Using Enterprise Data Lakes for Modern Analytics and Business Intelligence

“Big data” and “data lake” only have meaning to an organisation’s vision when they solve business problems by enabling data democratization, re-use, exploration, and analytics. Big data architectures, leveraging the data lake concept, are being used to improve search and analytics in highly innovative ways.

What Is a Data Lake?

A data lake is a large storage repository that holds a vast amount of raw data in its native format until it is needed. An “enterprise data lake” (EDL) is simply a data lake for enterprise-wide information storage and sharing.

What Are the Benefits of a Data Lake?

The main benefit of a data lake is the centralization of disparate content sources. Once gathered together (from their “information silos”), these sources can be combined and processed using big data, search and analytics techniques which would have otherwise been impossible. The disparate content sources will often contain proprietary and sensitive information which will require implementation of the appropriate security measures in the data lake.

The security measures in the data lake may be assigned in a way that grants access to certain information to users of the data lake that do not have access to the original content source. These users are entitled to the information, yet unable to access it in its source for some reason.

Some users may not need to work with the data in the original content source but consume the data resulting from processes built into those sources. There may be a licensing limit to the original content source that prevents some users from getting their own credentials. In some cases, the original content source has been locked down, is obsolete or will be decommissioned soon; yet its content is still valuable to users of the data lake.

========================================================================

** EXERCISE REQUIREMENTS **
Transcribe the data lake article above in full, from its title through its last sentence, without changing any wording or punctuation.

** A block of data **
========================================================================

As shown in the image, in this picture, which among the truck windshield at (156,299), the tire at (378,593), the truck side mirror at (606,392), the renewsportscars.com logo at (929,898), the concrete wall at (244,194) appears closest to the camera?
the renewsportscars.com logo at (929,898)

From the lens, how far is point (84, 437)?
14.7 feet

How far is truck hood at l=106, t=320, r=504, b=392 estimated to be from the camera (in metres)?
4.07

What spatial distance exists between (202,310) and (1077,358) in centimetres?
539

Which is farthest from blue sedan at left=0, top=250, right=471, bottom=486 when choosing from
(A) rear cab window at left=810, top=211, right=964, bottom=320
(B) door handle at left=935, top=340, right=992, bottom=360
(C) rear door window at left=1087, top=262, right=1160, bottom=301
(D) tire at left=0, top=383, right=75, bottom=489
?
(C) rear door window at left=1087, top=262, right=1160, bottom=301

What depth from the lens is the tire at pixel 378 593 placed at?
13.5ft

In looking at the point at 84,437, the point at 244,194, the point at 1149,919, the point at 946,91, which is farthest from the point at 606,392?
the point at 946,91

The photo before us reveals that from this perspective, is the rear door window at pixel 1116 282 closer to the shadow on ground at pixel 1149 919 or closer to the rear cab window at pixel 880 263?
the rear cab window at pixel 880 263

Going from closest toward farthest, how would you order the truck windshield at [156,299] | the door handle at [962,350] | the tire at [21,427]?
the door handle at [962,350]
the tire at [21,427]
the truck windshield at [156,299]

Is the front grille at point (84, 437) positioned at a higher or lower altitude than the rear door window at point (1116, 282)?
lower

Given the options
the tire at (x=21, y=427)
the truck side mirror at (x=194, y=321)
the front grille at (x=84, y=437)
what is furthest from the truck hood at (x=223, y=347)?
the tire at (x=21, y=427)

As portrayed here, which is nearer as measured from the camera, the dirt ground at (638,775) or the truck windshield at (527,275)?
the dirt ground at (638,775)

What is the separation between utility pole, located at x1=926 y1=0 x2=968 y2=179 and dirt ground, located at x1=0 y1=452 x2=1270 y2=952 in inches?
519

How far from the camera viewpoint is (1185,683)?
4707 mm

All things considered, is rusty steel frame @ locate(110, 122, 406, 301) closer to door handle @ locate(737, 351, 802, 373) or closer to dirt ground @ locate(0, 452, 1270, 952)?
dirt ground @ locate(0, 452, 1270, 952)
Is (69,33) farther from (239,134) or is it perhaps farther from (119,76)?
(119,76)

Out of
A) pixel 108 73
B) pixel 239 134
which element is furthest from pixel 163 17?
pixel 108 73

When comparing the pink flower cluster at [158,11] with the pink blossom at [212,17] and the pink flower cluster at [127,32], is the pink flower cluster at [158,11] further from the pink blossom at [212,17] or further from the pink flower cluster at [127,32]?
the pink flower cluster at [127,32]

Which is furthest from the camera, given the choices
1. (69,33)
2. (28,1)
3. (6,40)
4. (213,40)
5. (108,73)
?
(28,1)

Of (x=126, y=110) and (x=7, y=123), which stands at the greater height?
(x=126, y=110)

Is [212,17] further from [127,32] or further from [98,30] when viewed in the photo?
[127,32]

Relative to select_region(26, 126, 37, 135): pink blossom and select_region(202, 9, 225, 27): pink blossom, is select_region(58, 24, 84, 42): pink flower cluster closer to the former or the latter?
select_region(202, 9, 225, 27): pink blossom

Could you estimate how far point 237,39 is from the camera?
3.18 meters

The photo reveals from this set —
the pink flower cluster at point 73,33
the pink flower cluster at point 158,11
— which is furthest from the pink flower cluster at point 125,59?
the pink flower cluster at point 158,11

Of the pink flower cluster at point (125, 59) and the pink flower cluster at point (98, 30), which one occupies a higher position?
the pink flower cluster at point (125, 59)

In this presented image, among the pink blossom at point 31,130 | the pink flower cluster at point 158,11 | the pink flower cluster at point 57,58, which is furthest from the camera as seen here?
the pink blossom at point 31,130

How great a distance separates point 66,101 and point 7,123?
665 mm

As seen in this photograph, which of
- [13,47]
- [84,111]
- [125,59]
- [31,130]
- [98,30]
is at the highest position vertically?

========================================================================

** TASK RESPONSE **
Using Enterprise Data Lakes for Modern Analytics and Business Intelligence

“Big data” and “data lake” only have meaning to an organisation’s vision when they solve business problems by enabling data democratization, re-use, exploration, and analytics. Big data architectures, leveraging the data lake concept, are being used to improve search and analytics in highly innovative ways.

What Is a Data Lake?

A data lake is a large storage repository that holds a vast amount of raw data in its native format until it is needed. An “enterprise data lake” (EDL) is simply a data lake for enterprise-wide information storage and sharing.

What Are the Benefits of a Data Lake?

The main benefit of a data lake is the centralization of disparate content sources. Once gathered together (from their “information silos”), these sources can be combined and processed using big data, search and analytics techniques which would have otherwise been impossible. The disparate content sources will often contain proprietary and sensitive information which will require implementation of the appropriate security measures in the data lake.

The security measures in the data lake may be assigned in a way that grants access to certain information to users of the data lake that do not have access to the original content source. These users are entitled to the information, yet unable to access it in its source for some reason.

Some users may not need to work with the data in the original content source but consume the data resulting from processes built into those sources. There may be a licensing limit to the original content source that prevents some users from getting their own credentials. In some cases, the original content source has been locked down, is obsolete or will be decommissioned soon; yet its content is still valuable to users of the data lake.